The literature search revealed both advantages and disadvantages of simulation–based learning. Some of the pros of using simulators are as mentioned. Deeply engaged learning: the simulated procedures and scenario-based learning provide a unique learning experience; they are real enough to involve students emotionally, such as high-fidelity simulator ‘patient’ can take breaths, talk, blinks and move like real human. Understanding of intellectual concepts from in undergraduate studies, simulation can enhance the basic concepts of medical sciences students, e.g., how the drugs affecting the blood pressure would be difficult to perceive using traditional methods, but it may be understood better using simulation-based approach. self-confidence and satisfaction: Before the actual performance on patients, the simulation teaching can boost the students’ performance as one study reported that the training of medical students to handle resuscitation in shock increased their confidence to a greater level. The study by Ten Eyck et al. also reported the same results. Patient safety: the practice of medical students directly on human subjects may put the patients at risk; therefore, the prior practice of procedures on simulators in control environment can save the patients from the risk of harm.
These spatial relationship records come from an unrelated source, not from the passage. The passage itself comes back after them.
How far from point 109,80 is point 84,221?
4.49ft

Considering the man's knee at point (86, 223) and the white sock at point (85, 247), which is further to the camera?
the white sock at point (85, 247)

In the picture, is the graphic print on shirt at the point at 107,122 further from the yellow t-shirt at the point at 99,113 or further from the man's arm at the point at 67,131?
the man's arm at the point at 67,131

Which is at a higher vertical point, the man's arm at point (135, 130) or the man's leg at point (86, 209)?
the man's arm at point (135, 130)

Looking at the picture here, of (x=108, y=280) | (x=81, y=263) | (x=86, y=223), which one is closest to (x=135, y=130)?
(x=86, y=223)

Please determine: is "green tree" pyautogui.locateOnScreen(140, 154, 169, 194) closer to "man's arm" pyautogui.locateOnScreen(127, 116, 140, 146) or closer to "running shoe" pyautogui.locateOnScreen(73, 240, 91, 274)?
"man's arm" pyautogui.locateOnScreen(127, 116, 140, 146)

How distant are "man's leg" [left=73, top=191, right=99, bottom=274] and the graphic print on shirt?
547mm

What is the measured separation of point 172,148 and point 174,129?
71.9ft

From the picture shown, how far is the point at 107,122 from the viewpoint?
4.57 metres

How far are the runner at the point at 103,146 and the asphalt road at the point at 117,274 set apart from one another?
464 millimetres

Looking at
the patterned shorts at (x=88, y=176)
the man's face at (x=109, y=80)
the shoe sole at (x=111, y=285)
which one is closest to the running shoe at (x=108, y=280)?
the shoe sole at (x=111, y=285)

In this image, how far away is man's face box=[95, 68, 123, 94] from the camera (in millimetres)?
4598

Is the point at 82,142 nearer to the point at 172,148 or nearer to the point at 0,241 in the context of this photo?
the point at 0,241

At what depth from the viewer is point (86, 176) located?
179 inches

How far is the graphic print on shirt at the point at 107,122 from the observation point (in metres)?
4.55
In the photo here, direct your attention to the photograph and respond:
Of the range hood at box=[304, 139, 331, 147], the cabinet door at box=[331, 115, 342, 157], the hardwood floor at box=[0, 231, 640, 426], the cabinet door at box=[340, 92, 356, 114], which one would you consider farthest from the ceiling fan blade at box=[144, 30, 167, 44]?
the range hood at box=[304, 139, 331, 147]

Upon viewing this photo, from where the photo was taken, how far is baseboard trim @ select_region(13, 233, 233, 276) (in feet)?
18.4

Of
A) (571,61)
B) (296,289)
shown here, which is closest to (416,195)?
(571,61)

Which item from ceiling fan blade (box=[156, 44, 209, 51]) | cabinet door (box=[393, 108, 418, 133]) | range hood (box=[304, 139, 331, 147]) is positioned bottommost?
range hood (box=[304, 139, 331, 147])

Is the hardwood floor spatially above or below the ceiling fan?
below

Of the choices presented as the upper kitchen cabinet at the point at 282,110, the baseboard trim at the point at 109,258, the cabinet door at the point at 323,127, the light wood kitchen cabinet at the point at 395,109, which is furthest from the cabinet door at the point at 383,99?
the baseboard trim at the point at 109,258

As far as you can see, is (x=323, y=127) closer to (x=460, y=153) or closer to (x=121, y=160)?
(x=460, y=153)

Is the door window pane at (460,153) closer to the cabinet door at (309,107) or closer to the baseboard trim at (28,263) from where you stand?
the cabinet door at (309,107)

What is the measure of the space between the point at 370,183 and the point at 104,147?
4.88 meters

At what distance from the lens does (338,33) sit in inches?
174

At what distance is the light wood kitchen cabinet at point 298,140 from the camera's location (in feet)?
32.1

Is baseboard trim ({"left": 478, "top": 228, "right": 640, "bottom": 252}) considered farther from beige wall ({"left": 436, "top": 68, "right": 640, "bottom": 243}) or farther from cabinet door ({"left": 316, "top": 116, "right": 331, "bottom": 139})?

Furthermore, healthcare and academic institutions around the globe are now realizing the significance of SBL, and they are making arrangements for modern skill labs where simulation-based learning opportunities can easily be introduced. Other regulatory organizations are also accepting that hours of teaching spent on simulation-based practice is more beneficial than traditional teaching methods. In today’s era, the medical education is firmly linked to the correct medical practice and require real medical experience, for that, a planned curriculum and standard educational tools should be designed to complement bedside teaching. However, maintaining these standards require professional skills and expertise for instructors of SBME (simulation-based medical education). Also, the well-equipped tools in the simulation skill lab and high–fidelity simulators are necessary for the training of healthcare professionals in the 21st century. Educators' training in SBME must be done in the shape of feedback, debriefing skills and problem-solving scenarios. This way, it can assure the effective utilization of simulation.